::: Tekstfragment :::
Hof Leeuwarden, 30-03-2010, nr. 200.028.370/01
ECLI:NL:GHLEE:2010:BM0009
- Instantie
Hof Leeuwarden
- Datum
30-03-2010
- Zaaknummer
200.028.370/01
- LJN
BM0009
- Vakgebied(en)
Huurrecht (V)
- Brondocumenten en formele relaties
ECLI:NL:GHLEE:2010:BM0009, Uitspraak, Hof Leeuwarden, 30‑03‑2010; (Hoger beroep)
- Wetingang
- Vindplaatsen
JHV 2010/143 met annotatie van Mr. Theo Gardenbroek
JIN 2010/413
Uitspraak 30‑03‑2010
Inhoudsindicatie
Opmerking(en): Beroep op art. 7:207 BW ter afwering van vordering tot betaling van huurprijs en ontbinding huurovereenkomst slaagt niet, omdat geen reconventionele vordering tot huurprijsvermindering is ingesteld. Regeling art. 7:207 BW derogeert in zoverre een algemene regeling van (gedeeltelijke) ontbinding van wederkerige overeenkomsten.
Arrest d.d. 30 maart 2010
Zaaknummer 200.028.370/01
HET GERECHTSHOF TE LEEUWARDEN
Arrest van de eerste kamer voor burgerlijke zaken in de zaak van:
[appellante],
wonende te [woonplaats],
appellante,
in eerste aanleg: gedaagde,
hierna te noemen: [appellante],
advocaat: mr. L. Hoekstra, kantoorhoudende te [woonplaats],
tegen
[x] B.V.,
gevestigd te [vestigingsplaats],
geïntimeerde,
in eerste aanleg: eiseres,
hierna te noemen: [geïntimeerde],
advocaat: mr. R. Glas, kantoorhoudende te Leeuwarden.
::: Gegevens :::
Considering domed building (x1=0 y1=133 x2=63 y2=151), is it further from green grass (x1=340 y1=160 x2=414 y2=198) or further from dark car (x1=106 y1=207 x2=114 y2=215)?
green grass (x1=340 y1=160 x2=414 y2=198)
:::
* Opgaven:
**A)** Geef alle kopjes uit het tekstfragment die met een liggend streepje beginnen.
**B)** Druk het deel van het tekstfragment af tussen "- Brondocumenten en" en "van wederkerige overeenkomsten.", beide inbegrepen.

* Uitwerkingen:
**A)**
Instantie
Datum
Zaaknummer
LJN
Vakgebied(en)
Brondocumenten en formele relaties
Wetingang
Vindplaatsen

**B)**
- Brondocumenten en formele relaties
ECLI:NL:GHLEE:2010:BM0009, Uitspraak, Hof Leeuwarden, 30‑03‑2010; (Hoger beroep)
- Wetingang
- Vindplaatsen
JHV 2010/143 met annotatie van Mr. Theo Gardenbroek
JIN 2010/413
Uitspraak 30‑03‑2010
Inhoudsindicatie
Opmerking(en): Beroep op art. 7:207 BW ter afwering van vordering tot betaling van huurprijs en ontbinding huurovereenkomst slaagt niet, omdat geen reconventionele vordering tot huurprijsvermindering is ingesteld. Regeling art. 7:207 BW derogeert in zoverre een algemene regeling van (gedeeltelijke) ontbinding van wederkerige overeenkomsten.